* Start *
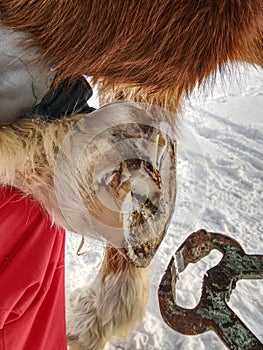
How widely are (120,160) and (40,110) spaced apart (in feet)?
0.27

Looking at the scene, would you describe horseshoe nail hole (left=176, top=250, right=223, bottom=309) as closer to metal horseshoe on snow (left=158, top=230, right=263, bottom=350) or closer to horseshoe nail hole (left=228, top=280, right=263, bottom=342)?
horseshoe nail hole (left=228, top=280, right=263, bottom=342)

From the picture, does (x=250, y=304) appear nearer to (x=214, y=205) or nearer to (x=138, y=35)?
(x=214, y=205)

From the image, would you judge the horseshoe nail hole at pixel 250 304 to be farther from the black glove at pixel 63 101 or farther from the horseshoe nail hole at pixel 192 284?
the black glove at pixel 63 101

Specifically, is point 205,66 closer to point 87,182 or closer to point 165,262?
point 87,182

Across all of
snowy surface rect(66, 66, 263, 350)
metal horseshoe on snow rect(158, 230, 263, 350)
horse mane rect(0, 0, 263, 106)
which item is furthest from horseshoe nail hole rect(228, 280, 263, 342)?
horse mane rect(0, 0, 263, 106)

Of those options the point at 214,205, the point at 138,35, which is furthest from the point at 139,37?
the point at 214,205

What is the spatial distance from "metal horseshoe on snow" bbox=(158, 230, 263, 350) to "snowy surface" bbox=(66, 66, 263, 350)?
0.22 ft

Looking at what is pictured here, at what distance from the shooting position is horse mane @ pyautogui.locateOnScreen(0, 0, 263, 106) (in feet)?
1.31

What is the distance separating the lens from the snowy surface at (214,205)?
0.68m

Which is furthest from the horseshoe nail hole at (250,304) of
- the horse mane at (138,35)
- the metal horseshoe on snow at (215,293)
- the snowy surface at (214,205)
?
the horse mane at (138,35)

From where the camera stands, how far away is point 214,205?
1.17m

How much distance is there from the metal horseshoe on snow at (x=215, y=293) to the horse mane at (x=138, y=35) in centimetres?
14

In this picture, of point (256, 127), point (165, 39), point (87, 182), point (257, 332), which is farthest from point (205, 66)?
point (256, 127)

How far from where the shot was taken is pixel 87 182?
485 mm
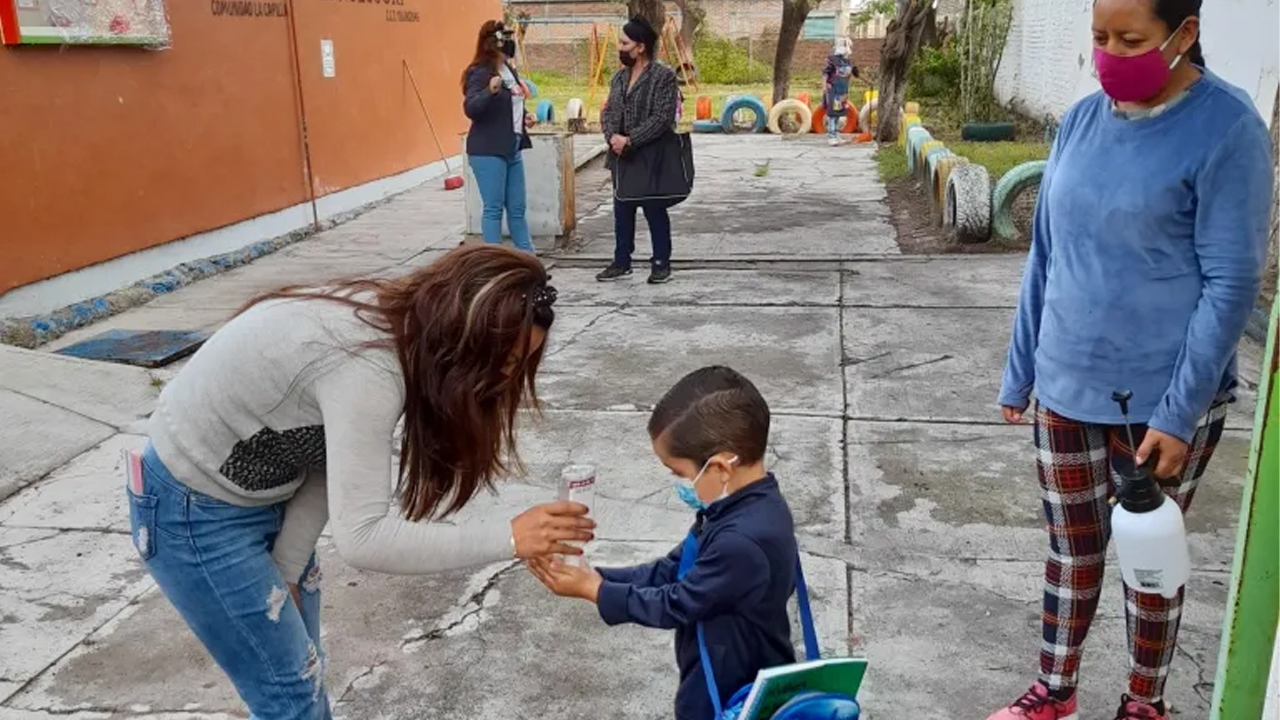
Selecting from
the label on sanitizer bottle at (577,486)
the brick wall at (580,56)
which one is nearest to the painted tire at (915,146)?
the label on sanitizer bottle at (577,486)

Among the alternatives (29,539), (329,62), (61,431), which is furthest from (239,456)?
(329,62)

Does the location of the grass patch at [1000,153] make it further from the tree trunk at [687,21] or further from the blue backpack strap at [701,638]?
* End *
> [STATED TASK]:
Write out an exact copy of the lines beginning at the line that contains "In this picture, of" and ending at the last line of the listing. Exclude pictures.

> [CORRECT ANSWER]:
In this picture, of point (256, 127), point (165, 39), point (87, 182), point (257, 332), which is farthest from point (205, 66)?
point (256, 127)

How far from where the shot was taken is pixel 87 182?
485 mm
Selecting from
the label on sanitizer bottle at (577,486)
the brick wall at (580,56)
which one is nearest to the painted tire at (915,146)?
the label on sanitizer bottle at (577,486)

Among the alternatives (29,539), (329,62), (61,431), which is furthest from (239,456)?
(329,62)

Does the location of the grass patch at [1000,153] make it further from the tree trunk at [687,21] or further from the blue backpack strap at [701,638]?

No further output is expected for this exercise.